**TRY IT**
Retype the whole listing verbatim and keep the pictures out of it.

**THE DATA**
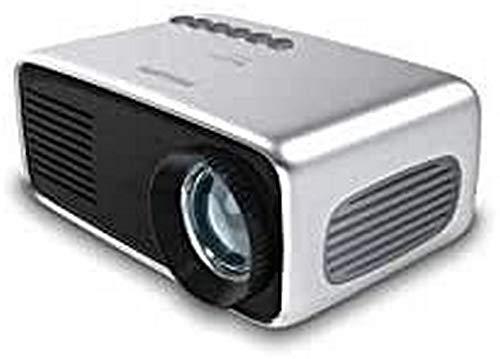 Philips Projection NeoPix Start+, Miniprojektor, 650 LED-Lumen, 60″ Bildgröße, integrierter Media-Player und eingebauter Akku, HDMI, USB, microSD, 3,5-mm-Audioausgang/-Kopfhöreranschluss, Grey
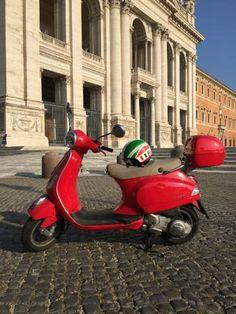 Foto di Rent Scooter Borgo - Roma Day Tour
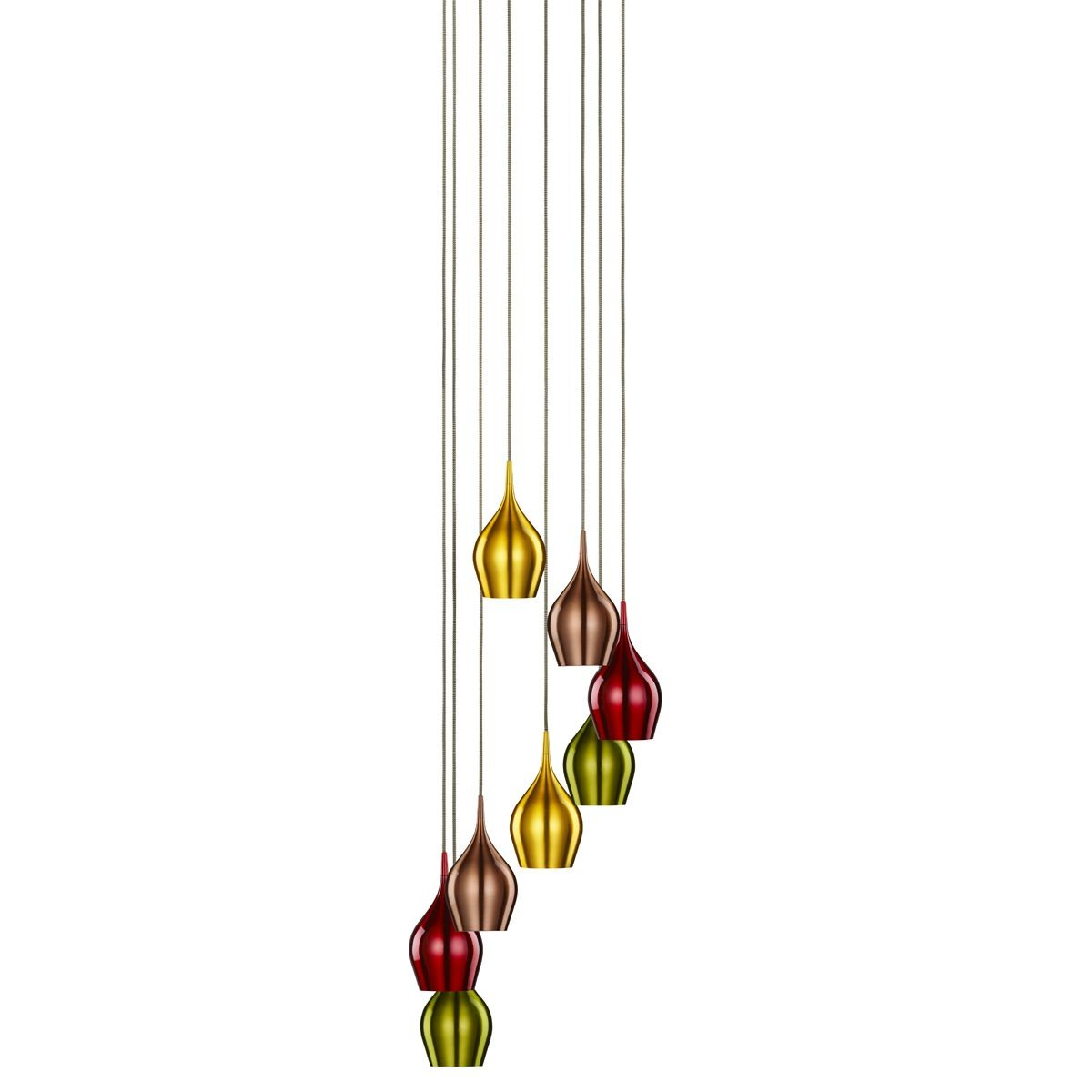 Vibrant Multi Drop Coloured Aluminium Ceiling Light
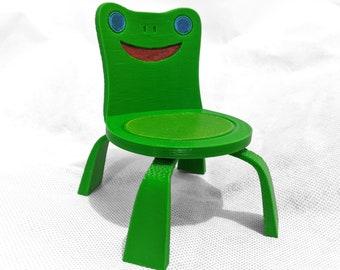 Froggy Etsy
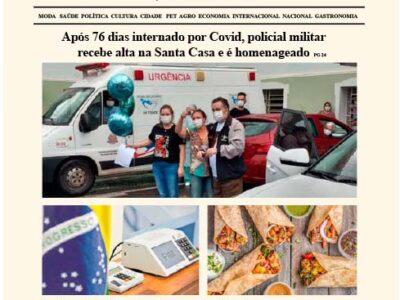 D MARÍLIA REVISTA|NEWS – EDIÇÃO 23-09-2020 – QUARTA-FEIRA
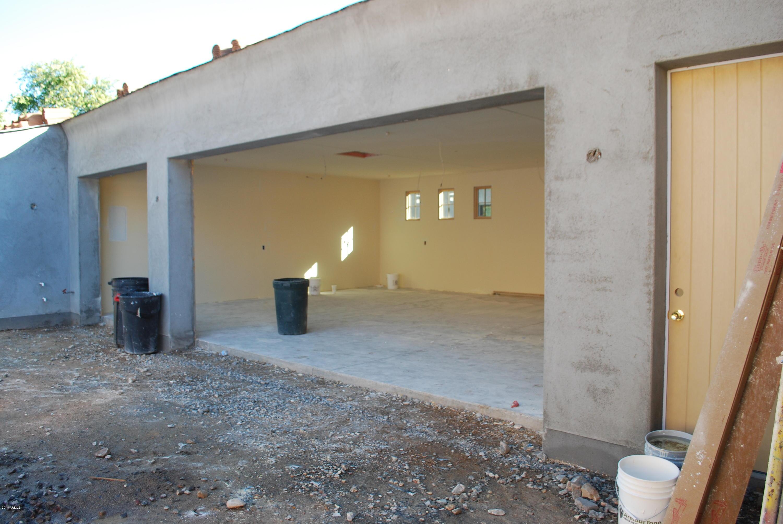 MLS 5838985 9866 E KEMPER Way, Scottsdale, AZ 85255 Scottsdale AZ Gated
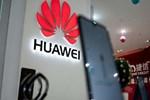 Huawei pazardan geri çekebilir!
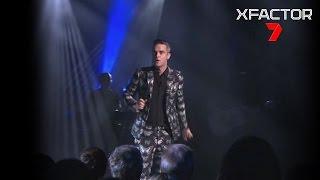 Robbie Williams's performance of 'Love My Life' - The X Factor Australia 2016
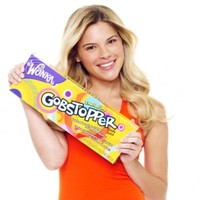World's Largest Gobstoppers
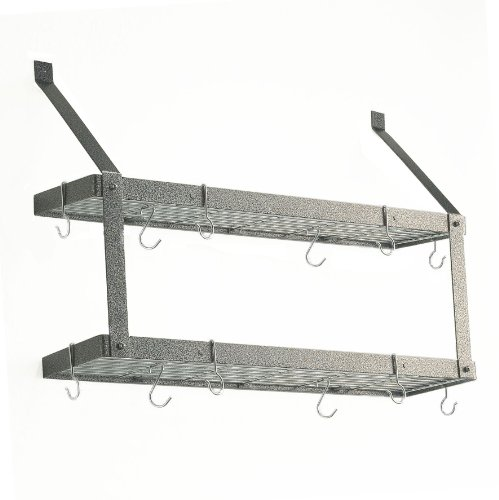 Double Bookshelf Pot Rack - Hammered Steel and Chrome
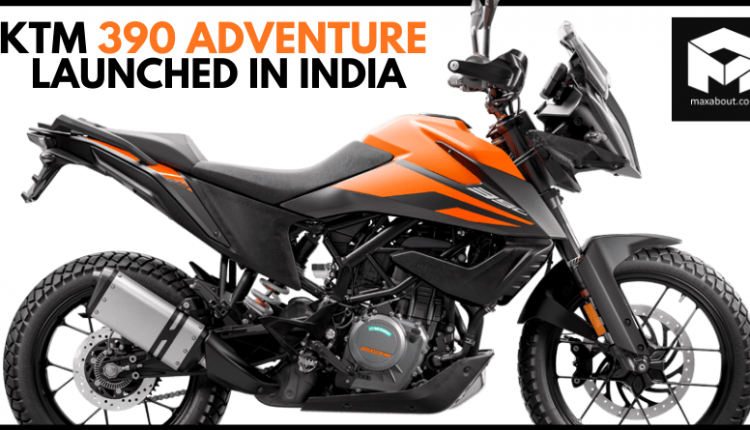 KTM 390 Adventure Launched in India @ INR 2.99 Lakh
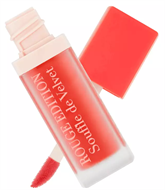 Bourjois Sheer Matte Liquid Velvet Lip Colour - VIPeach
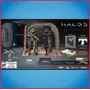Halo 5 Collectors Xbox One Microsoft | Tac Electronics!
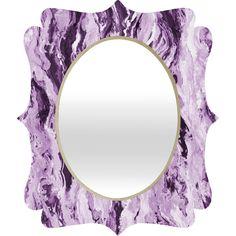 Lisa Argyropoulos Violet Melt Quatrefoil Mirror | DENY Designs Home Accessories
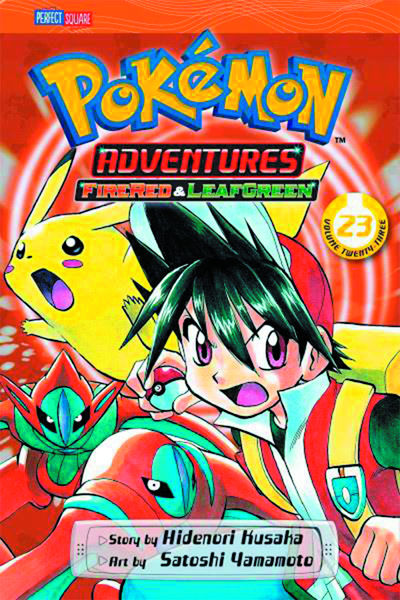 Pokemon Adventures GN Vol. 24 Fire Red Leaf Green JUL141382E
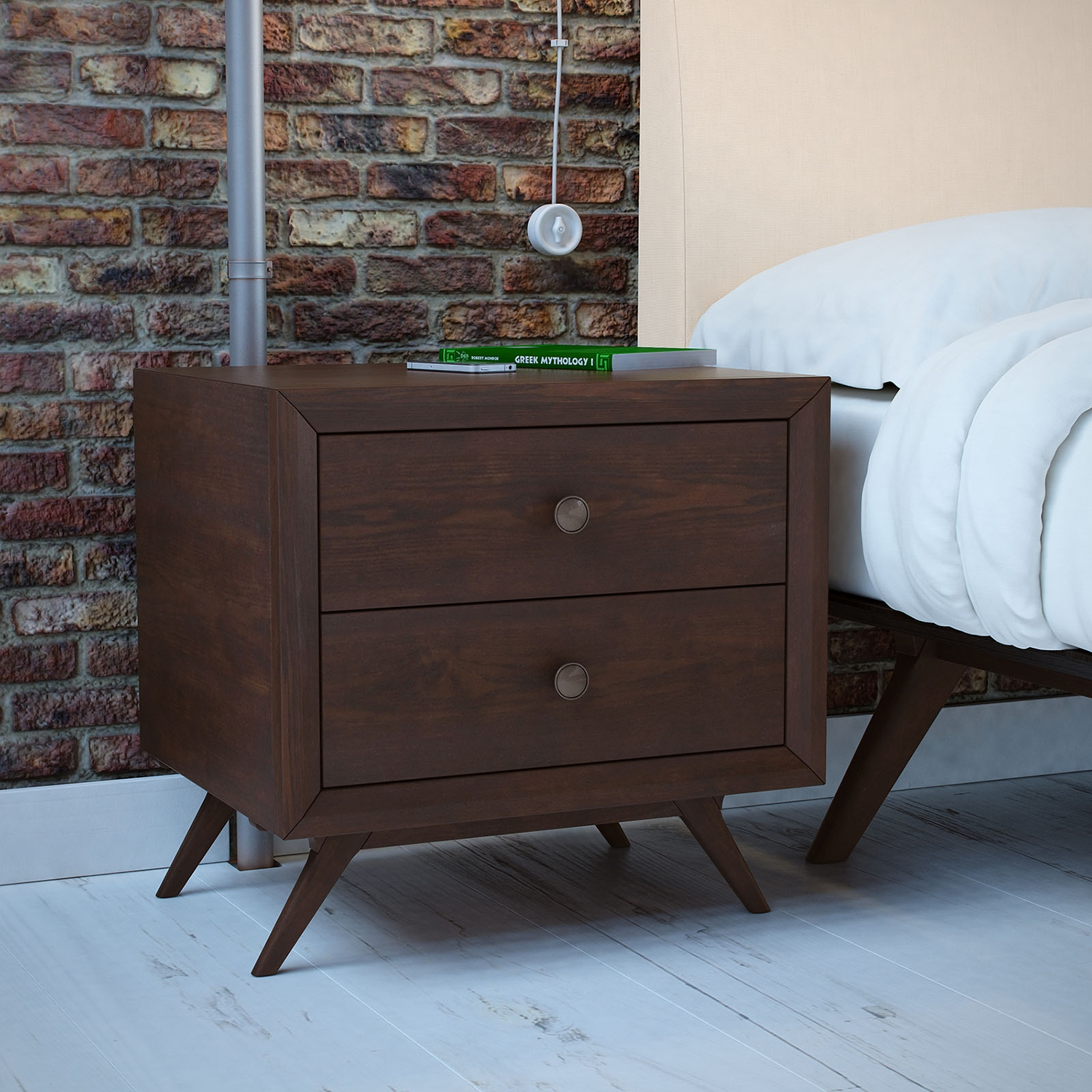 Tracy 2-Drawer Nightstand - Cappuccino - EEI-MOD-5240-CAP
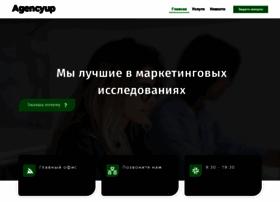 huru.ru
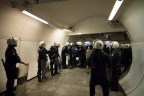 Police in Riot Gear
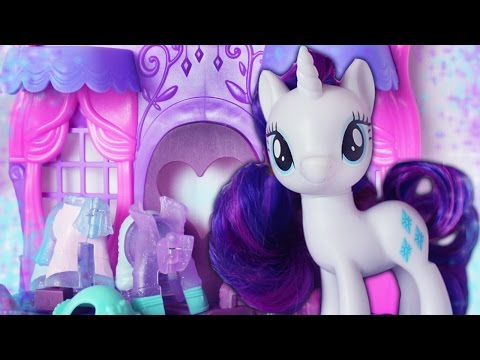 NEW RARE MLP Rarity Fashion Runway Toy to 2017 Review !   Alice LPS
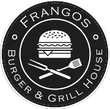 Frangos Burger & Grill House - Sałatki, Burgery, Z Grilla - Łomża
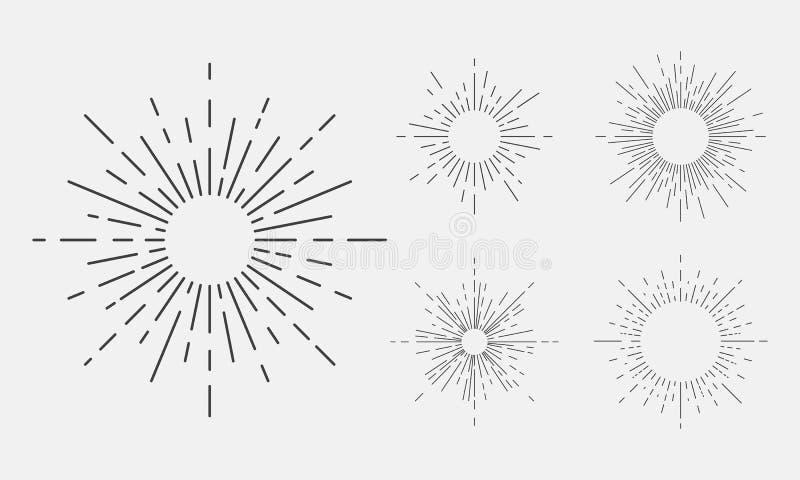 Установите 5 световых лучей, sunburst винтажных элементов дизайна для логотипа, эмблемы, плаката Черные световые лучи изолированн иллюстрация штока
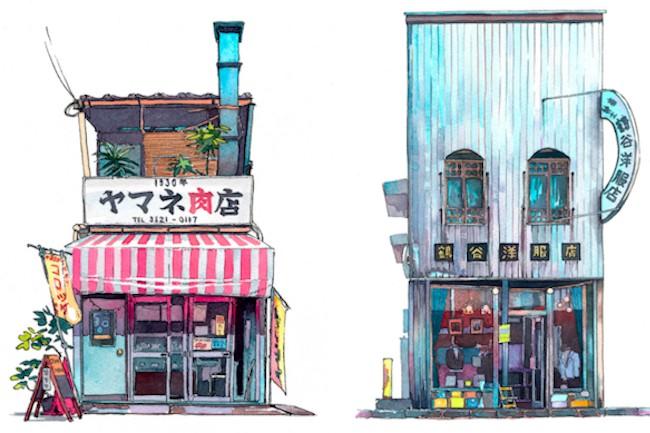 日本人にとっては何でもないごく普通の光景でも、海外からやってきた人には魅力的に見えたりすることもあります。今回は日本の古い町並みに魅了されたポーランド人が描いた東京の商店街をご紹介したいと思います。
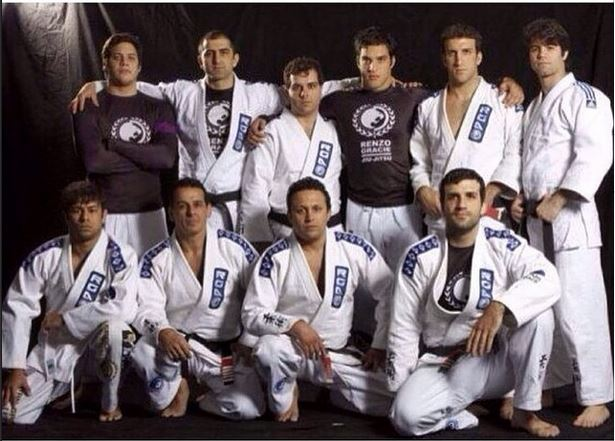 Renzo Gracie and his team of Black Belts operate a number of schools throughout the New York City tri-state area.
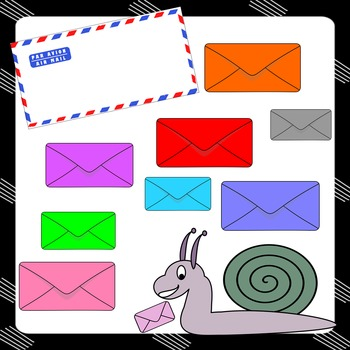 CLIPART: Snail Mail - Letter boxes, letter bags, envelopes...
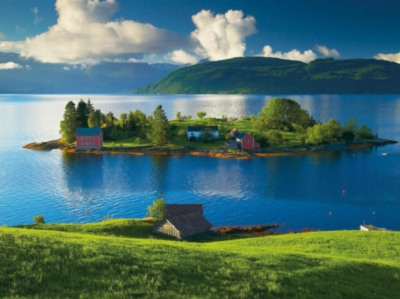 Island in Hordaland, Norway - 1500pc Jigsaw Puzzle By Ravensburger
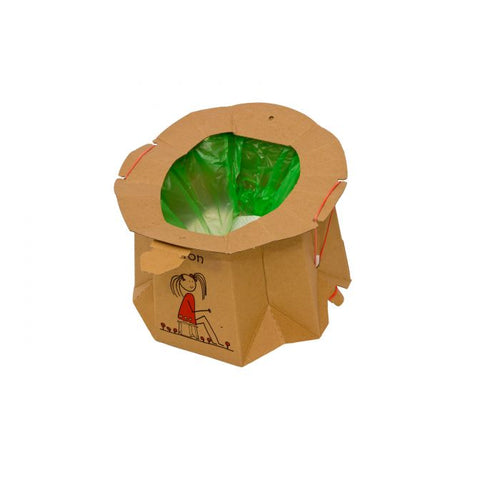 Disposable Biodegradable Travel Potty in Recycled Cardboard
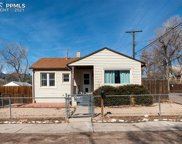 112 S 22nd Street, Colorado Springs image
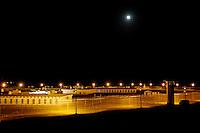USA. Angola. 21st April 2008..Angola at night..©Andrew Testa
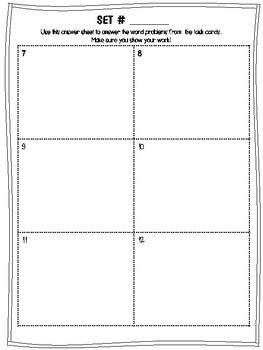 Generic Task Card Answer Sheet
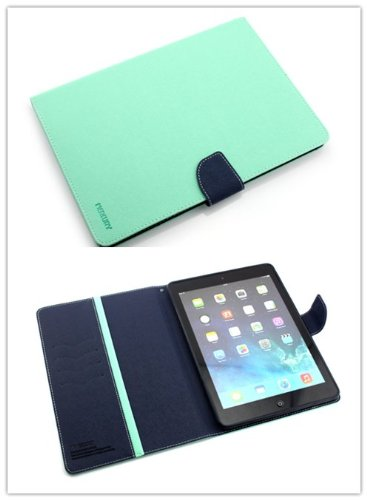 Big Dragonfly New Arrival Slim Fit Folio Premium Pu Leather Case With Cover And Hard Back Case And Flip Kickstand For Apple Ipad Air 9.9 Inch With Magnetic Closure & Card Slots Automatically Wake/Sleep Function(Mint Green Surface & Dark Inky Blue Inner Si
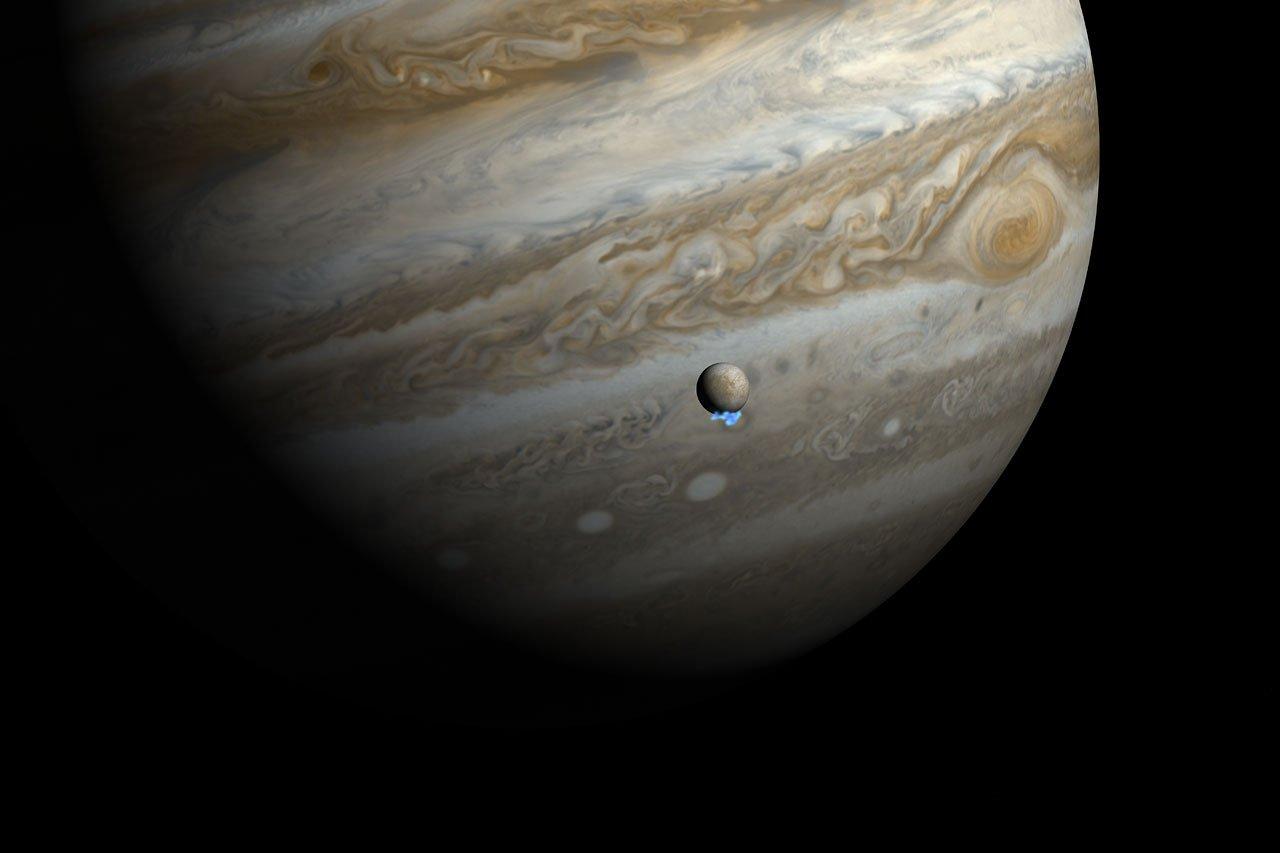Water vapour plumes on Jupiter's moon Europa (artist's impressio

**THE COMPLETED TASK**
 Philips Projection NeoPix Start+, Miniprojektor, 650 LED-Lumen, 60″ Bildgröße, integrierter Media-Player und eingebauter Akku, HDMI, USB, microSD, 3,5-mm-Audioausgang/-Kopfhöreranschluss, Grey
 Foto di Rent Scooter Borgo - Roma Day Tour
 Vibrant Multi Drop Coloured Aluminium Ceiling Light
 Froggy Etsy
 D MARÍLIA REVISTA|NEWS – EDIÇÃO 23-09-2020 – QUARTA-FEIRA
 MLS 5838985 9866 E KEMPER Way, Scottsdale, AZ 85255 Scottsdale AZ Gated
 Huawei pazardan geri çekebilir!
 Robbie Williams's performance of 'Love My Life' - The X Factor Australia 2016
World's Largest Gobstoppers
 Double Bookshelf Pot Rack - Hammered Steel and Chrome
 KTM 390 Adventure Launched in India @ INR 2.99 Lakh
 Bourjois Sheer Matte Liquid Velvet Lip Colour - VIPeach
Halo 5 Collectors Xbox One Microsoft | Tac Electronics!
 Lisa Argyropoulos Violet Melt Quatrefoil Mirror | DENY Designs Home Accessories
 Pokemon Adventures GN Vol. 24 Fire Red Leaf Green JUL141382E
 Tracy 2-Drawer Nightstand - Cappuccino - EEI-MOD-5240-CAP
 huru.ru
 Police in Riot Gear
 NEW RARE MLP Rarity Fashion Runway Toy to 2017 Review !   Alice LPS
 Frangos Burger & Grill House - Sałatki, Burgery, Z Grilla - Łomża
 Установите 5 световых лучей, sunburst винтажных элементов дизайна для логотипа, эмблемы, плаката Черные световые лучи изолированн иллюстрация штока
 日本人にとっては何でもないごく普通の光景でも、海外からやってきた人には魅力的に見えたりすることもあります。今回は日本の古い町並みに魅了されたポーランド人が描いた東京の商店街をご紹介したいと思います。
 Renzo Gracie and his team of Black Belts operate a number of schools throughout the New York City tri-state area.
 CLIPART: Snail Mail - Letter boxes, letter bags, envelopes...
 Island in Hordaland, Norway - 1500pc Jigsaw Puzzle By Ravensburger
 Disposable Biodegradable Travel Potty in Recycled Cardboard
 112 S 22nd Street, Colorado Springs image
USA. Angola. 21st April 2008..Angola at night..©Andrew Testa
 Generic Task Card Answer Sheet
 Big Dragonfly New Arrival Slim Fit Folio Premium Pu Leather Case With Cover And Hard Back Case And Flip Kickstand For Apple Ipad Air 9.9 Inch With Magnetic Closure & Card Slots Automatically Wake/Sleep Function(Mint Green Surface & Dark Inky Blue Inner Si
Water vapour plumes on Jupiter's moon Europa (artist's impressio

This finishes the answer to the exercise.